------ Data section
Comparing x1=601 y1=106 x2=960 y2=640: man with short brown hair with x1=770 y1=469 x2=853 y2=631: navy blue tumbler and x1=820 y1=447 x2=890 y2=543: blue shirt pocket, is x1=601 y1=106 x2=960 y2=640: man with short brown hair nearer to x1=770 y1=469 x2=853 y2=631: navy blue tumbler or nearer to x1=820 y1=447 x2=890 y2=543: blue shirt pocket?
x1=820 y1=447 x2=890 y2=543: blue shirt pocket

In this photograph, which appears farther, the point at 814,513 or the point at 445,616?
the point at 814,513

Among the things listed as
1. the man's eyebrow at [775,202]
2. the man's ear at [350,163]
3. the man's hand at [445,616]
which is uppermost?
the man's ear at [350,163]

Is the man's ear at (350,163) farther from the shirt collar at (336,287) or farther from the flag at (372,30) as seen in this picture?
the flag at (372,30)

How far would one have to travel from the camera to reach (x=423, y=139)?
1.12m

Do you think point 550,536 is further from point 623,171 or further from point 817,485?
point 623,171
------------
Work required:
Rewrite all of the entries above as a Markdown table with two columns, Row and Line, giving each nonblank line its own numbered row and omitting blank lines.

Written response:
| Row | Line |
|---|---|
| 1 | Comparing x1=601 y1=106 x2=960 y2=640: man with short brown hair with x1=770 y1=469 x2=853 y2=631: navy blue tumbler and x1=820 y1=447 x2=890 y2=543: blue shirt pocket, is x1=601 y1=106 x2=960 y2=640: man with short brown hair nearer to x1=770 y1=469 x2=853 y2=631: navy blue tumbler or nearer to x1=820 y1=447 x2=890 y2=543: blue shirt pocket? |
| 2 | x1=820 y1=447 x2=890 y2=543: blue shirt pocket |
| 3 | In this photograph, which appears farther, the point at 814,513 or the point at 445,616? |
| 4 | the point at 814,513 |
| 5 | Among the things listed as |
| 6 | 1. the man's eyebrow at [775,202] |
| 7 | 2. the man's ear at [350,163] |
| 8 | 3. the man's hand at [445,616] |
| 9 | which is uppermost? |
| 10 | the man's ear at [350,163] |
| 11 | Is the man's ear at (350,163) farther from the shirt collar at (336,287) or farther from the flag at (372,30) as seen in this picture? |
| 12 | the flag at (372,30) |
| 13 | How far would one have to travel from the camera to reach (x=423, y=139)? |
| 14 | 1.12m |
| 15 | Do you think point 550,536 is further from point 623,171 or further from point 817,485? |
| 16 | point 623,171 |